Es ist einfach schade, dass soooo viele Christen noch nie einen Menschen zu Jesus geführt haben, obwohl es meiner Meinung nach das allerschönste Erlebnis auf der Welt ist!

Warum ist es so schwer?

Stell dir folgendes vor: Ein Millionär will dir eine Million Euro verkaufen! Ups…das klingt schon komisch, oder? Wie kann ich denn Geld verkaufen? Das ist doch Schwachsinn. Wenn ich dir 5 Euro verkaufen, verlange ich von dir 5 Euro, weil es so viel wert ist.

Außerdem: Wer mir eine Million Euro verspricht, ist suspekt. Finde ich.

Das ist das Problem.

Gott ist für mich der größte Reichtum den es gibt und ich will diesen Reichtum einem anderen schenken. Es ist das Leben in Fülle. Aber eigentlich gibt es das nicht geschenkt. Das weiß ich und das merkt mein Gegenüber auch sofort. Es kostet dich dein Leben und das ist teuer.

Und außerdem: Leben in Fülle? Das soll es geben? Skepsis.

Der Glaube an Gott ist „teuer“, aber er bringt REAL einen unbezahlbaren Reichtum mit sich. Und das kann JEDER Mensch erleben. Hautnah.

Das muss ich einem Menschen klar machen.

Aber wie? Hier 4 einfache Schritte:

  1. Deine Glaubwürdigkeit

Du musst deine Glaubwürdigkeit zeigen.

Glaubwürdigkeit ist nichts anderes als Vertrauen in folgende drei Punkte:

  1. Du bist Fachmann auf deinem Gebiet
  2. Du wendest das „Produkt“ selbst in deinem Leben an
  3. Du willst für deinen Gegenüber nur das Beste.

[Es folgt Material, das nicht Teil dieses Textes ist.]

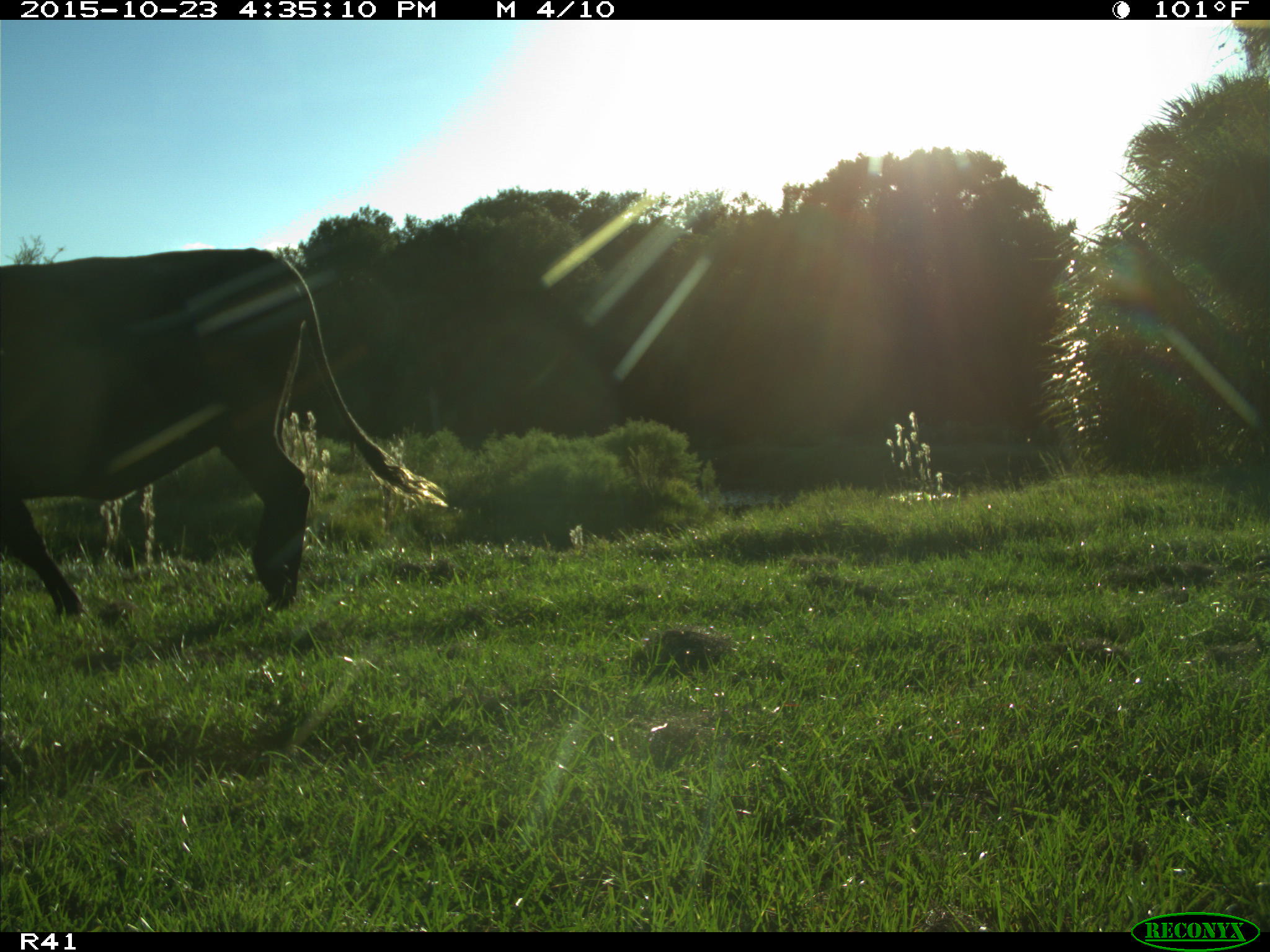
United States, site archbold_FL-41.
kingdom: Animalia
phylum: Chordata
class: Mammalia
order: Artiodactyla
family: Bovidae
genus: Bos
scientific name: Bos taurus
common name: domestic cow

Wie stellst du diese drei Punkte unter Beweis?

Viele machen es meiner Meinung nach zu kompliziert. D.h. sie denken, der andere muss einen Christen (also mich als Christ) erst einmal über Monate und Jahre kennenlernen. Dann muss der Christ dem anderen erst einmal mehrmals praktisch geholfen haben und dann muss der „Nicht-Christ“ ganz von selbst darauf kommen, das „Produkt“ (sprich Gott) haben zu wollen.

Ok, ich will es einfach ehrlich sagen: Das ist völliger Quatsch, wenn nicht sogar sündhaft und noch mehr:

Es stürzt unglaublich viele Menschen ins Verderben, weil diese Menschen nicht die Möglichkeiten bekommen, ihre Rettung kennen zu lernen.

Weder Jesus noch ein anderer Apostel hat das so gemacht.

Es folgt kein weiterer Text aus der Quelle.